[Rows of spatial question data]
########################################

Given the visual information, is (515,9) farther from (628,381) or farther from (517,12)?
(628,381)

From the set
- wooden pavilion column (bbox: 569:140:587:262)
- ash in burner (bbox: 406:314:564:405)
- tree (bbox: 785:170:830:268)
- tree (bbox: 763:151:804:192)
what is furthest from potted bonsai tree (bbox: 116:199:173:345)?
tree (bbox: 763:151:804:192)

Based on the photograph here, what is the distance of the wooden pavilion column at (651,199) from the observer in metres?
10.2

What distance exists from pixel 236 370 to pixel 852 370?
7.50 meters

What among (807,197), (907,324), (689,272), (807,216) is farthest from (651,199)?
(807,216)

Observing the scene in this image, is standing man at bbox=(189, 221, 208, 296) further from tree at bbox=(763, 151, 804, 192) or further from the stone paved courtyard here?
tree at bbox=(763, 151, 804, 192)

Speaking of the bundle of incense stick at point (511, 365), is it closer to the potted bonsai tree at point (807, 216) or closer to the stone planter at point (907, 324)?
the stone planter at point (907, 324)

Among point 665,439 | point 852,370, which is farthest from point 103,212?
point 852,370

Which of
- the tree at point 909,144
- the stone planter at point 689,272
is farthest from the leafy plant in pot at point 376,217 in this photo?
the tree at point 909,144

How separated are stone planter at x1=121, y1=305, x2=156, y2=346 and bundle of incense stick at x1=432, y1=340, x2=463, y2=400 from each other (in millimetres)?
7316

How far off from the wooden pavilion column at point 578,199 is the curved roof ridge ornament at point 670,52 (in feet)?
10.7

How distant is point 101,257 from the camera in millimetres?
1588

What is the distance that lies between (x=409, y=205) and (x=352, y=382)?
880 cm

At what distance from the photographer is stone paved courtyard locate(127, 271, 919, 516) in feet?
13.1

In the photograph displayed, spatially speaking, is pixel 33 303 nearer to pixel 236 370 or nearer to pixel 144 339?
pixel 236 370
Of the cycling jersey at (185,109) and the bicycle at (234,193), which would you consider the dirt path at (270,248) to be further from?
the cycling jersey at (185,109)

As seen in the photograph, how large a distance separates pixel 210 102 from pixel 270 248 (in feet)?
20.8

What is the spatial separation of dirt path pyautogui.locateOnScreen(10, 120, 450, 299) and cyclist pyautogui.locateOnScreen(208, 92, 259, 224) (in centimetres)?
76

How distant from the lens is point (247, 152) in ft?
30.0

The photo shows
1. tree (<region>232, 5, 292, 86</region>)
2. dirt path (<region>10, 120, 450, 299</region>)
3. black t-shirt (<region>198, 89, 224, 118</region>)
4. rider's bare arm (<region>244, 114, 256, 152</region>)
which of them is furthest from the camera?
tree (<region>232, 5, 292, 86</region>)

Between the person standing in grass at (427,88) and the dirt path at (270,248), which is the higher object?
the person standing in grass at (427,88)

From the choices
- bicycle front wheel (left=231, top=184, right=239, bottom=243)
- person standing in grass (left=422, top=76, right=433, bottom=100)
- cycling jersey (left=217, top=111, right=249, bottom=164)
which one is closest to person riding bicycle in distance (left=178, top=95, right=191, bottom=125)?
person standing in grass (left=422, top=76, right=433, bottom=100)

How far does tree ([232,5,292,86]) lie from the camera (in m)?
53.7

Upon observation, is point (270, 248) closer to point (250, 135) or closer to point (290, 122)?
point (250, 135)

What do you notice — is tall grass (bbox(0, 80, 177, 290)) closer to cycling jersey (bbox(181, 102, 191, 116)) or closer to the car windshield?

########################################

### [What is being asked]
Return the listing above word for word.

### [Solution for this problem]
Given the visual information, is (515,9) farther from (628,381) or farther from (517,12)?
(628,381)

From the set
- wooden pavilion column (bbox: 569:140:587:262)
- ash in burner (bbox: 406:314:564:405)
- tree (bbox: 785:170:830:268)
- tree (bbox: 763:151:804:192)
what is furthest from potted bonsai tree (bbox: 116:199:173:345)?
tree (bbox: 763:151:804:192)

Based on the photograph here, what is the distance of the wooden pavilion column at (651,199) from the observer in metres?
10.2

What distance exists from pixel 236 370 to pixel 852 370?
7.50 meters

What among (807,197), (907,324), (689,272), (807,216) is farthest from (651,199)?
(807,216)

Observing the scene in this image, is standing man at bbox=(189, 221, 208, 296) further from tree at bbox=(763, 151, 804, 192) or further from the stone paved courtyard here?
tree at bbox=(763, 151, 804, 192)

Speaking of the bundle of incense stick at point (511, 365), is it closer to the potted bonsai tree at point (807, 216) or closer to the stone planter at point (907, 324)?
the stone planter at point (907, 324)

Among point 665,439 | point 852,370, which is farthest from point 103,212?
point 852,370

Which of
- the tree at point 909,144
- the stone planter at point 689,272
is farthest from the leafy plant in pot at point 376,217 in this photo?
the tree at point 909,144

How separated are stone planter at x1=121, y1=305, x2=156, y2=346 and bundle of incense stick at x1=432, y1=340, x2=463, y2=400 from each other (in millimetres)?
7316

How far off from the wooden pavilion column at point 578,199 is the curved roof ridge ornament at point 670,52 (in feet)?
10.7

How distant is point 101,257 from the camera in millimetres?
1588

What is the distance that lies between (x=409, y=205) and (x=352, y=382)?
880 cm

At what distance from the photographer is stone paved courtyard locate(127, 271, 919, 516) in feet?
13.1

In the photograph displayed, spatially speaking, is pixel 33 303 nearer to pixel 236 370 or nearer to pixel 144 339?
pixel 236 370
Of the cycling jersey at (185,109) and the bicycle at (234,193), which would you consider the dirt path at (270,248) to be further from?
the cycling jersey at (185,109)

As seen in the photograph, how large a distance separates pixel 210 102 from pixel 270 248 (in feet)?
20.8

What is the spatial separation of dirt path pyautogui.locateOnScreen(10, 120, 450, 299) and cyclist pyautogui.locateOnScreen(208, 92, 259, 224) (in centimetres)?
76

How distant from the lens is point (247, 152) in ft?
30.0

The photo shows
1. tree (<region>232, 5, 292, 86</region>)
2. dirt path (<region>10, 120, 450, 299</region>)
3. black t-shirt (<region>198, 89, 224, 118</region>)
4. rider's bare arm (<region>244, 114, 256, 152</region>)
which of them is furthest from the camera?
tree (<region>232, 5, 292, 86</region>)

Between the person standing in grass at (427,88) and the dirt path at (270,248), which is the higher object?
the person standing in grass at (427,88)

From the choices
- bicycle front wheel (left=231, top=184, right=239, bottom=243)
- person standing in grass (left=422, top=76, right=433, bottom=100)
- cycling jersey (left=217, top=111, right=249, bottom=164)
which one is closest to person riding bicycle in distance (left=178, top=95, right=191, bottom=125)?
person standing in grass (left=422, top=76, right=433, bottom=100)

How far does tree ([232,5,292,86]) lie from the camera (in m)?
53.7

Upon observation, is point (270, 248) closer to point (250, 135) or closer to point (290, 122)?
point (250, 135)

What do you notice — is tall grass (bbox(0, 80, 177, 290)) closer to cycling jersey (bbox(181, 102, 191, 116)) or closer to the car windshield?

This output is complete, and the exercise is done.